The Inner Product, July 2003
Jonathan Blow (jon@number-none.com)
Last updated 16 January 2004
 
Unified Rendering Level-of-Detail, Part 5 (The Last!)
Related articles:
Rendering 
Level-of-Detail Forecast 
(August 2002)
Unified Rendering LOD, Part 1 
(March 2003)
Unified Rendering LOD, Part 2 
(April 2003)
Unified Rendering LOD, Part 3 (May 2003)
Unified Rendering LOD, Part 4 
(June 2003)
Note: This article is currently missing Figure 2.  
We will attempt to remedy this situation in the future.
This series of articles is about LOD for large triangle soup environments. Such 
environments must be divided into chunks; the biggest issue in this kind of 
system is filling in the holes between neighboring chunks at different levels of 
detail.
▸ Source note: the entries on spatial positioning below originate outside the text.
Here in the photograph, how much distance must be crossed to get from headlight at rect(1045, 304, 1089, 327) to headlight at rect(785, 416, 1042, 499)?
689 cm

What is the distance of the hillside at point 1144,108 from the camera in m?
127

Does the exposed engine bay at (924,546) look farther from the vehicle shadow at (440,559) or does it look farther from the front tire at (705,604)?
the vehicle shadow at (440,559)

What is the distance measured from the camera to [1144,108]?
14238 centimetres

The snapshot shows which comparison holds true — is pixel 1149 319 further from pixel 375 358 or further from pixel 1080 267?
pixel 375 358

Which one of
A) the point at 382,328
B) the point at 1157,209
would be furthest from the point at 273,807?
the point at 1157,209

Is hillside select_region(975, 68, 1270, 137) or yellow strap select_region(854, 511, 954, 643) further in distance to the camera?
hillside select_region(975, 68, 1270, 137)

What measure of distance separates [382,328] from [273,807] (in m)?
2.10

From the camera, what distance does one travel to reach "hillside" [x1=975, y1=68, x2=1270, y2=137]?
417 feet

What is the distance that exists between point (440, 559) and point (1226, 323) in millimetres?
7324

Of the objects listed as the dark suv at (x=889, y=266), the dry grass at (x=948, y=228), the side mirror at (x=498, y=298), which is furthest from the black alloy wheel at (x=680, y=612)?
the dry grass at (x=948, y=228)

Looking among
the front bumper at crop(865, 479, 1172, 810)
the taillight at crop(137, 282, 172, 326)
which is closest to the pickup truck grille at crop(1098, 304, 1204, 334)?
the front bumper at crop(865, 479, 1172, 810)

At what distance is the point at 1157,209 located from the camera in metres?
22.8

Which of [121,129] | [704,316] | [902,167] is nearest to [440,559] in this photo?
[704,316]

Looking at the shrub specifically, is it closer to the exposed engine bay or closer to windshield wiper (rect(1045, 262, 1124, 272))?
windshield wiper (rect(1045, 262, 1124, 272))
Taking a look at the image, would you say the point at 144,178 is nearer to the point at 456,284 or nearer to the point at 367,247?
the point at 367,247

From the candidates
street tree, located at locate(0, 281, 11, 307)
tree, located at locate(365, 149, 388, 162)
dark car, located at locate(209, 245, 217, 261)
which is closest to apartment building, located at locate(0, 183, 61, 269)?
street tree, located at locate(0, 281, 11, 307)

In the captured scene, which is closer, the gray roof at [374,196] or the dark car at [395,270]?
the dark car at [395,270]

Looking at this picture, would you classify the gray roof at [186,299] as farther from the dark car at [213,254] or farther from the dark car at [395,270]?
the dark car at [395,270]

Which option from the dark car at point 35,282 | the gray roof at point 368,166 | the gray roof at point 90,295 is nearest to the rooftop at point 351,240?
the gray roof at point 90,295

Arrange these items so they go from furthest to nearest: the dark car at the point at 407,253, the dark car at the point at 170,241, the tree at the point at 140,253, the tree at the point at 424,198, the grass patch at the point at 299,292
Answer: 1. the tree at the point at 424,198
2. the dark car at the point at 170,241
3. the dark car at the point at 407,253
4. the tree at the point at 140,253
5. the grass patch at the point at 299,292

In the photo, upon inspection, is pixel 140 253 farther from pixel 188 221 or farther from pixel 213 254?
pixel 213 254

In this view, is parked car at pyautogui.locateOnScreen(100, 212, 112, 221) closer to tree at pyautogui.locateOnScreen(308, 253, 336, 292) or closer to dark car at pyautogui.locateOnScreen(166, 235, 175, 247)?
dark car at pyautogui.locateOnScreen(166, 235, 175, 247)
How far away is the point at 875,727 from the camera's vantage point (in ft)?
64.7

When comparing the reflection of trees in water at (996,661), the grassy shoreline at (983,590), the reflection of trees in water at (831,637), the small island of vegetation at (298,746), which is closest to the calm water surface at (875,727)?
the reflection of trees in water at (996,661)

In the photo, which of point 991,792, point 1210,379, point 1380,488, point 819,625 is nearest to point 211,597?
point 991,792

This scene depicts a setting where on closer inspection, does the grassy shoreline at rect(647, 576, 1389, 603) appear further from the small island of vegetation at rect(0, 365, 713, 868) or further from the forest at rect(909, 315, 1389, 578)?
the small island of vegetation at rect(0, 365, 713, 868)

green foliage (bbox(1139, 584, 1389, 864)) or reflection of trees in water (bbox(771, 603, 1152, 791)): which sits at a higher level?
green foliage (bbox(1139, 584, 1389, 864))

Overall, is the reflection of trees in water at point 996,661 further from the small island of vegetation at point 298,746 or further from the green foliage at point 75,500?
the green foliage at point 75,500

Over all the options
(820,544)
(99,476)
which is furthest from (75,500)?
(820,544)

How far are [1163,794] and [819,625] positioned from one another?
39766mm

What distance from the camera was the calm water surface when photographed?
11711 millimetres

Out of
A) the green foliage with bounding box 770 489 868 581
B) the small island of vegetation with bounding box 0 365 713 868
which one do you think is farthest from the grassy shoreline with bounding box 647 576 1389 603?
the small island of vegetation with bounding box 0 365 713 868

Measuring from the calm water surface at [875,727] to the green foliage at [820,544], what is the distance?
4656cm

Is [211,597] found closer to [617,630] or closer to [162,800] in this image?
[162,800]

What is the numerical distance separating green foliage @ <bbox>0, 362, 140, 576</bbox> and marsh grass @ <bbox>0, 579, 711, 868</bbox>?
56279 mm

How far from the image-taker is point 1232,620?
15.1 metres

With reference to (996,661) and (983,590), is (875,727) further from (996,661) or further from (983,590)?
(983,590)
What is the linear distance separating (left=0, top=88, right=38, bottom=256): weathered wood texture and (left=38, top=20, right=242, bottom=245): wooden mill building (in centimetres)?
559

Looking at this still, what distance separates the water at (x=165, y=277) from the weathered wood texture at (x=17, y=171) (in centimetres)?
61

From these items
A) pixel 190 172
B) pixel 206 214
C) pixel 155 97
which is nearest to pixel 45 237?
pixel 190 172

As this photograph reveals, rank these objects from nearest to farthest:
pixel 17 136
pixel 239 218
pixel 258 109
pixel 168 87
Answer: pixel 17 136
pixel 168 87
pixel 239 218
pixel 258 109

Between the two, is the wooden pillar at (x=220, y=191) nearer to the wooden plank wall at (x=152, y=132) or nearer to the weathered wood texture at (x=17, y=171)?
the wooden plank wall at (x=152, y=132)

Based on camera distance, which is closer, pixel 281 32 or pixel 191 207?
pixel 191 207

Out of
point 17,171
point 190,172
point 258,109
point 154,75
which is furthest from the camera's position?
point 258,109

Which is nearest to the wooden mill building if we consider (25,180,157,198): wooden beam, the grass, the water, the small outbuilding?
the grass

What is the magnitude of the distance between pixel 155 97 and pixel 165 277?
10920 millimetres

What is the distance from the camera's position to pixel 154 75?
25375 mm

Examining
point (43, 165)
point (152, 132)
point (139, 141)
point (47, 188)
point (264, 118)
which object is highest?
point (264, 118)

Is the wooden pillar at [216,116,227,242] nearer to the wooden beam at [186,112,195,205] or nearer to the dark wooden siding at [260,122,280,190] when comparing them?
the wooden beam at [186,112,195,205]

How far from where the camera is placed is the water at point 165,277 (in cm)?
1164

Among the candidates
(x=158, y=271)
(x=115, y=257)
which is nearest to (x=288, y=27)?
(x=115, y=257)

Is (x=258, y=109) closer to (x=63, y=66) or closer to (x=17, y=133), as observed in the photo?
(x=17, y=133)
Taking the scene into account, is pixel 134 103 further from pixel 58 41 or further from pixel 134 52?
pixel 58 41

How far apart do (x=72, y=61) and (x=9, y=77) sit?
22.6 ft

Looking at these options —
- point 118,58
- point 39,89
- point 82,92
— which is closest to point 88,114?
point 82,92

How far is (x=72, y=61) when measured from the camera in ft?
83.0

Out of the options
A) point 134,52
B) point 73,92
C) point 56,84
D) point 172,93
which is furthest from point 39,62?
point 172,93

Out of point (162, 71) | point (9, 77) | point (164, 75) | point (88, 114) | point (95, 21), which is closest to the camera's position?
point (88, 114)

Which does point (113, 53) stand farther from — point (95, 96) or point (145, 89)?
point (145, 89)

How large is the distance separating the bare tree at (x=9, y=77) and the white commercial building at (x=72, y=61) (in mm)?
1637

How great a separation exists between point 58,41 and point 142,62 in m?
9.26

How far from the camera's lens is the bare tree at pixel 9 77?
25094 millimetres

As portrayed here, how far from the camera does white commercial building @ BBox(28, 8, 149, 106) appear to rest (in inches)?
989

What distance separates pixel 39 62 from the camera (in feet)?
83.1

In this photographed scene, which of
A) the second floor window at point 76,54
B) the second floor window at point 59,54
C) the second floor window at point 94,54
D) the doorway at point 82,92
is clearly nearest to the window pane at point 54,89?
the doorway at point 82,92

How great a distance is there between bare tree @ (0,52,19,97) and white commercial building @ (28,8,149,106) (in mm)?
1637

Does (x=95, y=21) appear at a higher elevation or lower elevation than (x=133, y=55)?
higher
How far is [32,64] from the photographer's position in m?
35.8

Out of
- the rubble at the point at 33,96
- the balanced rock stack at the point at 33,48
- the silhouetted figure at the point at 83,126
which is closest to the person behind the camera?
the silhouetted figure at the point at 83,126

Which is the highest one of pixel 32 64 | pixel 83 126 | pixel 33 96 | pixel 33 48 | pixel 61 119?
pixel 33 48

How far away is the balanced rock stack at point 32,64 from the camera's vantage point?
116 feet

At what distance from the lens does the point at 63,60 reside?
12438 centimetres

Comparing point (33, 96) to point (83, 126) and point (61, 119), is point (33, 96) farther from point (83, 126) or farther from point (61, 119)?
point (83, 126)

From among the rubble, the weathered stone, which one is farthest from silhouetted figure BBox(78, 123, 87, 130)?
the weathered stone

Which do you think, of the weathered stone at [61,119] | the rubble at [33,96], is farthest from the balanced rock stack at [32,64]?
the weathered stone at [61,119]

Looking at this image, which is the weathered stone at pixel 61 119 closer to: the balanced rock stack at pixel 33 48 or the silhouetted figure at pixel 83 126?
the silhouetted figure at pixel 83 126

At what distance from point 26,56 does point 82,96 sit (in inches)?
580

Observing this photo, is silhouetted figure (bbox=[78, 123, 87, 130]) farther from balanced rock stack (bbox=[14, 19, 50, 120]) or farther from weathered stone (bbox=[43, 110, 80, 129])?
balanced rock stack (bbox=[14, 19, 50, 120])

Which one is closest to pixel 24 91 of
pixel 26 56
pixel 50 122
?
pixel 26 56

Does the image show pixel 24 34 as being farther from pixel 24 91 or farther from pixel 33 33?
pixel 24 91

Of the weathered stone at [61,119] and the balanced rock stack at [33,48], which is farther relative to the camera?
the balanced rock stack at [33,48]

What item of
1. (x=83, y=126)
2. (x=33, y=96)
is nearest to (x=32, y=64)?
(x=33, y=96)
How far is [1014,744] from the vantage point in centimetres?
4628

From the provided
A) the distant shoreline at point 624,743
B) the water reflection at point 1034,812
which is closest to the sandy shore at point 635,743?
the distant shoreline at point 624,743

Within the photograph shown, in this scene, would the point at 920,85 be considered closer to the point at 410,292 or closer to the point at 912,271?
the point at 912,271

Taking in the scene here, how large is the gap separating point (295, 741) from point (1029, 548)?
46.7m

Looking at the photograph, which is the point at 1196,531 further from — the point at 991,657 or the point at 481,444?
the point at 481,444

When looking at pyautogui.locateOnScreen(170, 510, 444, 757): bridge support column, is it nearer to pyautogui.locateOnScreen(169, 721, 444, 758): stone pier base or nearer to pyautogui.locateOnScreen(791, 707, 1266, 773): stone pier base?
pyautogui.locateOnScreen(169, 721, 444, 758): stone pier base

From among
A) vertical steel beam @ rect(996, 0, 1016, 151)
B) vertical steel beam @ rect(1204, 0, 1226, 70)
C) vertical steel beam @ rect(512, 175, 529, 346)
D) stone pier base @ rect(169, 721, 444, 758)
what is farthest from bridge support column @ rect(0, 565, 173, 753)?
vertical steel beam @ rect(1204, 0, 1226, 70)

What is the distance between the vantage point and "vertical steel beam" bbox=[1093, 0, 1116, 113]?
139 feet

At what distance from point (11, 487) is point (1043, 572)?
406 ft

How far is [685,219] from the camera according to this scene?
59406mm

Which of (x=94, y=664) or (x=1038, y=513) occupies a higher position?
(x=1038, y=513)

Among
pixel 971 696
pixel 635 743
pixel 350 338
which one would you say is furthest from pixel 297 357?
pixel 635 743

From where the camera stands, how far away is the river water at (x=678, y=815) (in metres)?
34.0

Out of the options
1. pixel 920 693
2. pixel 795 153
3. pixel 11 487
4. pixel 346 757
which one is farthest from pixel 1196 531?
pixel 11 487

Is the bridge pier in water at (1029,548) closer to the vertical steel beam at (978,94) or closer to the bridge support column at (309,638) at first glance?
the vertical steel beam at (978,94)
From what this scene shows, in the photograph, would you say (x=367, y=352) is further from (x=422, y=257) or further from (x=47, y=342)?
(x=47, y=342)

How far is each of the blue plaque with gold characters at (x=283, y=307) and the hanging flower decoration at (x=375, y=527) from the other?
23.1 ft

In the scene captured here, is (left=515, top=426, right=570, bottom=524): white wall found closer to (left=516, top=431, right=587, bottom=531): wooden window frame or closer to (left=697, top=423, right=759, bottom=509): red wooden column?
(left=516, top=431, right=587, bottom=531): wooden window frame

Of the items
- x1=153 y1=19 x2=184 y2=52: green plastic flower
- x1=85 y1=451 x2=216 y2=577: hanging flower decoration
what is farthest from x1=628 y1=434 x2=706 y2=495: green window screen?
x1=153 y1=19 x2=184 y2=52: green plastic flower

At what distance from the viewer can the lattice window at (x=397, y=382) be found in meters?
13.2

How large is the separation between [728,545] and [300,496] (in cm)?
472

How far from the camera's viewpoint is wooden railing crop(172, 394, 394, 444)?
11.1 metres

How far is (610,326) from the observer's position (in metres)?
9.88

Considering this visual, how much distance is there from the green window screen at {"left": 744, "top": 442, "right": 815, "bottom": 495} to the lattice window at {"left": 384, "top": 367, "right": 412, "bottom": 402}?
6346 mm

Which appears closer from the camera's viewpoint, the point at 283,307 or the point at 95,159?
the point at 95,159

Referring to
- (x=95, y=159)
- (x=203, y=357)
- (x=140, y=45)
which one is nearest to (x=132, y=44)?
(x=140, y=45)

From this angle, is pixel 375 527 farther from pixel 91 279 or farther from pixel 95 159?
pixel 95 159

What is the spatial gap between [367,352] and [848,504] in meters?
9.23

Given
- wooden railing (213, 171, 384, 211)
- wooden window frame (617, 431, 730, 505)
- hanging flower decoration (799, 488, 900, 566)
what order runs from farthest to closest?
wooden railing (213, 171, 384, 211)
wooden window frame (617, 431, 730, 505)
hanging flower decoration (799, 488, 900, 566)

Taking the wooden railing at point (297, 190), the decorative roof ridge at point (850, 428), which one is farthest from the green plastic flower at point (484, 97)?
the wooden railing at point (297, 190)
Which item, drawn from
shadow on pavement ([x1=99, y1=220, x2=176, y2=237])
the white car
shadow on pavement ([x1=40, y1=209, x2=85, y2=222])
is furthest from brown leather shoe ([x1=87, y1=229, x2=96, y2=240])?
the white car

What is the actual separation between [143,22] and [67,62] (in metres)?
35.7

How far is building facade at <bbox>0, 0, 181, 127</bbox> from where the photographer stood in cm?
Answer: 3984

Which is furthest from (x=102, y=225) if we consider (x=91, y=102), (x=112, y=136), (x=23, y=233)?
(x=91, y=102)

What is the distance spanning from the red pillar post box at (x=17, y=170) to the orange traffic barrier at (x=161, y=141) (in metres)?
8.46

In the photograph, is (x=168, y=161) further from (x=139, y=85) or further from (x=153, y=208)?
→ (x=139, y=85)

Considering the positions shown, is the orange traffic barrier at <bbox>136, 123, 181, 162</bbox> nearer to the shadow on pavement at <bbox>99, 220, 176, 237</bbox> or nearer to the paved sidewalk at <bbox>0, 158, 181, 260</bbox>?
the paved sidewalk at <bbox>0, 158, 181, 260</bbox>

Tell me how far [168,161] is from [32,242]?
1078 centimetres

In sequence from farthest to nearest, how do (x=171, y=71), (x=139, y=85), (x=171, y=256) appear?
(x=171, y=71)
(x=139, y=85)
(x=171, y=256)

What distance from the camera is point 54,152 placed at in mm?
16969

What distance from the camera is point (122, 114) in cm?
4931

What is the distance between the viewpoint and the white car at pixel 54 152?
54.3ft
I fill these holes with small precomputed triangle lists called "seams", 
and earlier in this series I showed how to construct those seams.
In part 3 we saw how to split a single chunk of geometry into two, and how to 
generate the initial seam between them. Last month, in part 4, we saw how to 
split a chunk that is connected via a seam to another chunk, while maintaining 
existing manifolds. I mentioned that this is sufficient to build a chunked BSP 
tree of the input geometry; I showed some code that split the Stanford Bunny by 
arbitrary planes and played with the LOD of the various pieces.
This month I'll begin with that basic premise of building a chunked BSP tree; 
before long we'll be rendering a large environment with this system (and not 
just a bunny).
We'll focus on three major parts of the algorithm: (1) dividing the environment 
into initial chunks, (2) putting those chunks together into a detail-reduced 
hierarchy, (3) choosing which levels of the hierarchy to display at runtime.
(1) Dividing the environment
We don't want to assume anything about the shape of the environment. Maybe it's 
a big localized block like an office building, or maybe it's a loose set of 
tunnels that curve crazily through all three dimensions. An axis-aligned 
approach to segmenting the geometry, like a grid or octree, would work well for 
the office building but not for the tunnel. The chunked BSP treatment is nice 
because it doesn't much care how pieces of the environment are oriented.
I needed a method of computing BSP splitting planes. Most game-related BSP 
algorithms divide meshes at a 1-polygon granularity, so to acquire a splitting 
plane they pick a polygon from the mesh and compute its plane equation. But 
that's the kind of thing I am trying to get away from -- thinking too much about 
single triangles is a violation of the spirit of the algorithm. I want a more 
bulk-oriented approach, so I statistically compute a plane that divides the 
input into two sub-chunks of approximately equal triangle counts.
There are other things I might wish to do, besides just minimize the difference 
in triangle count between the two sub-chunks. I might wish to produce sub-chunks 
that are as round as possible, so that we don't end up with a scene full of long 
sliver-chunks. I might wish to balance the number of materials used in each 
chunk. Most probably, I'd whip up a heuristic that combines many parameters and 
makes trade-offs to achieve a happy medium.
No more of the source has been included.